Material supplied: Begin

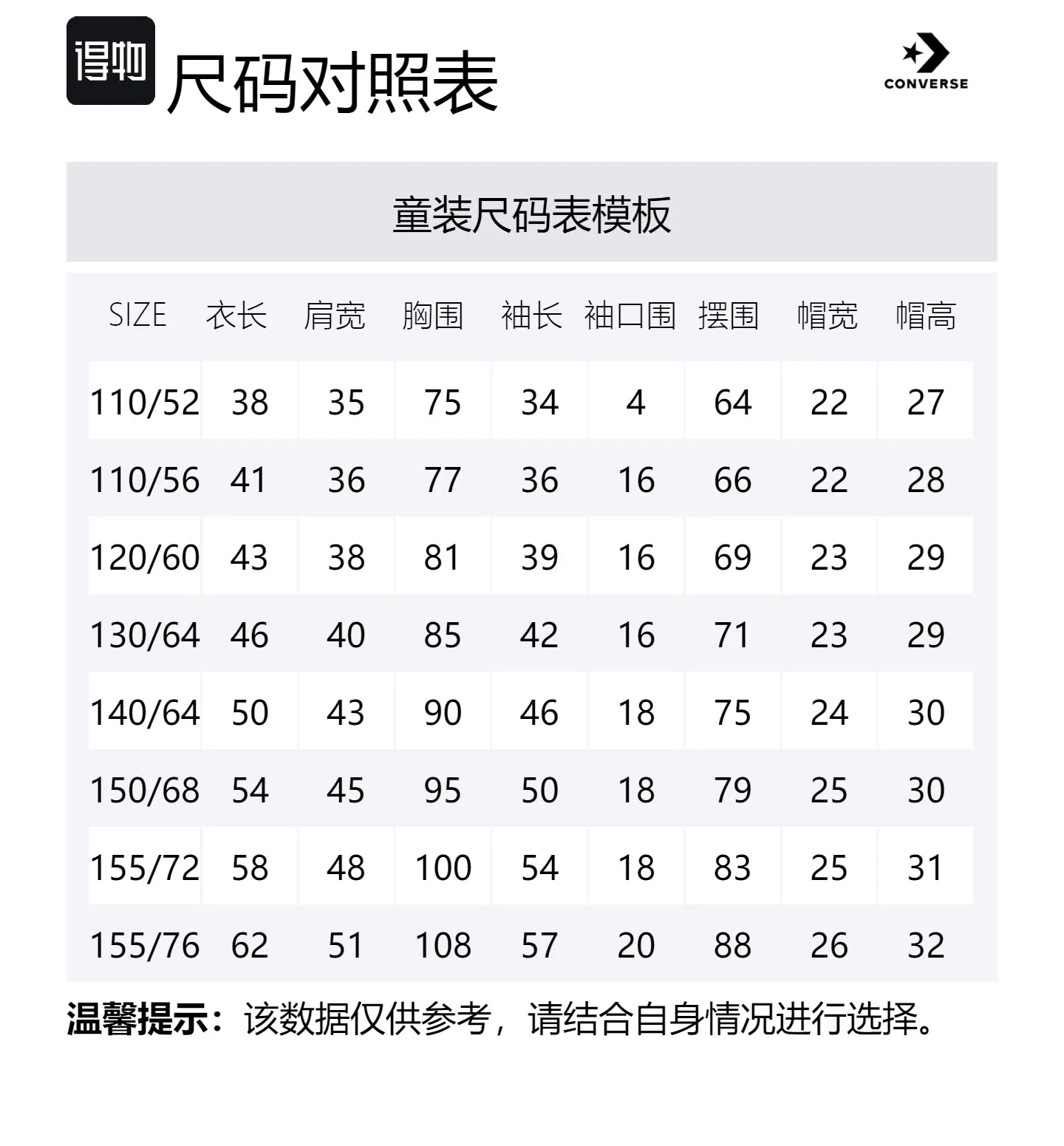 得物 尺码对照表

CONVERSE

童装尺码表模板

| SIZE | 衣长 | 肩宽 | 胸围 | 袖长 | 袖口围 | 摆围 | 帽宽 | 帽高 |
|---|---|---|---|---|---|---|---|---|
| 110/52 | 38 | 35 | 75 | 34 | 4 | 64 | 22 | 27 |
| 110/56 | 41 | 36 | 77 | 36 | 16 | 66 | 22 | 28 |
| 120/60 | 43 | 38 | 81 | 39 | 16 | 69 | 23 | 29 |
| 130/64 | 46 | 40 | 85 | 42 | 16 | 71 | 23 | 29 |
| 140/64 | 50 | 43 | 90 | 46 | 18 | 75 | 24 | 30 |
| 150/68 | 54 | 45 | 95 | 50 | 18 | 79 | 25 | 30 |
| 155/72 | 58 | 48 | 100 | 54 | 18 | 83 | 25 | 31 |
| 155/76 | 62 | 51 | 108 | 57 | 20 | 88 | 26 | 32 |

温馨提示：该数据仅供参考，请结合自身情况进行选择。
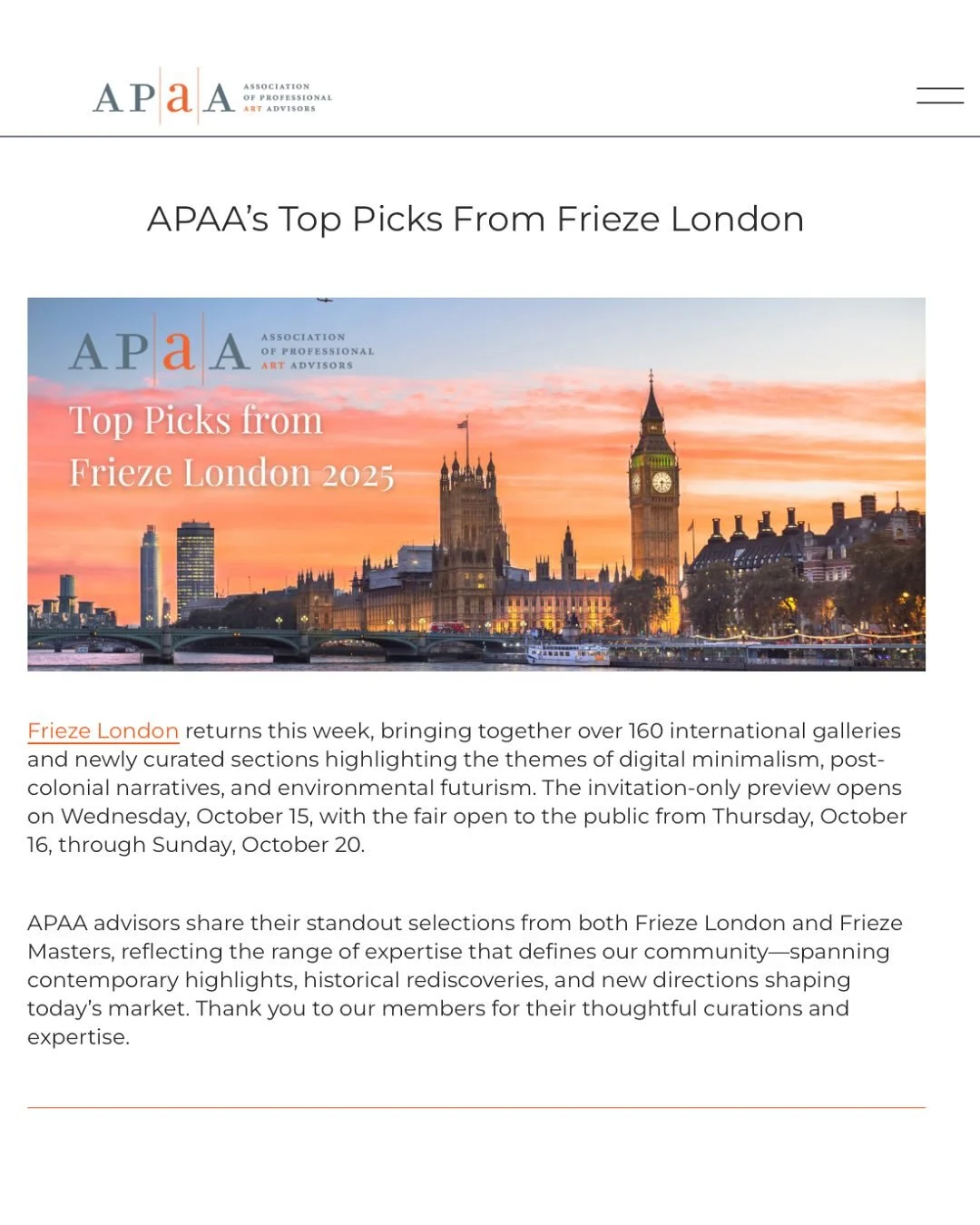 APaA ASSOCIATION OF PROFESSIONAL ART ADVISORS

APAA's Top Picks From Frieze London

APaA ASSOCIATION OF PROFESSIONAL ART ADVISORS

Top Picks from Frieze London 2025

Frieze London returns this week, bringing together over 160 international galleries and newly curated sections highlighting the themes of digital minimalism, post-colonial narratives, and environmental futurism. The invitation-only preview opens on Wednesday, October 15, with the fair open to the public from Thursday, October 16, through Sunday, October 20.

APAA advisors share their standout selections from both Frieze London and Frieze Masters, reflecting the range of expertise that defines our community—spanning contemporary highlights, historical rediscoveries, and new directions shaping today's market. Thank you to our members for their thoughtful curations and expertise.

Material supplied: End

§ **The task**:
Only lines go in the copy, not pictures. Transcribe exactly from the start of the listing through the line containing "Top Picks from Frieze London 2025".

§ **Response below**:
 得物 尺码对照表

CONVERSE

童装尺码表模板

| SIZE | 衣长 | 肩宽 | 胸围 | 袖长 | 袖口围 | 摆围 | 帽宽 | 帽高 |
|---|---|---|---|---|---|---|---|---|
| 110/52 | 38 | 35 | 75 | 34 | 4 | 64 | 22 | 27 |
| 110/56 | 41 | 36 | 77 | 36 | 16 | 66 | 22 | 28 |
| 120/60 | 43 | 38 | 81 | 39 | 16 | 69 | 23 | 29 |
| 130/64 | 46 | 40 | 85 | 42 | 16 | 71 | 23 | 29 |
| 140/64 | 50 | 43 | 90 | 46 | 18 | 75 | 24 | 30 |
| 150/68 | 54 | 45 | 95 | 50 | 18 | 79 | 25 | 30 |
| 155/72 | 58 | 48 | 100 | 54 | 18 | 83 | 25 | 31 |
| 155/76 | 62 | 51 | 108 | 57 | 20 | 88 | 26 | 32 |

温馨提示：该数据仅供参考，请结合自身情况进行选择。
 APaA ASSOCIATION OF PROFESSIONAL ART ADVISORS

APAA's Top Picks From Frieze London

APaA ASSOCIATION OF PROFESSIONAL ART ADVISORS

Top Picks from Frieze London 2025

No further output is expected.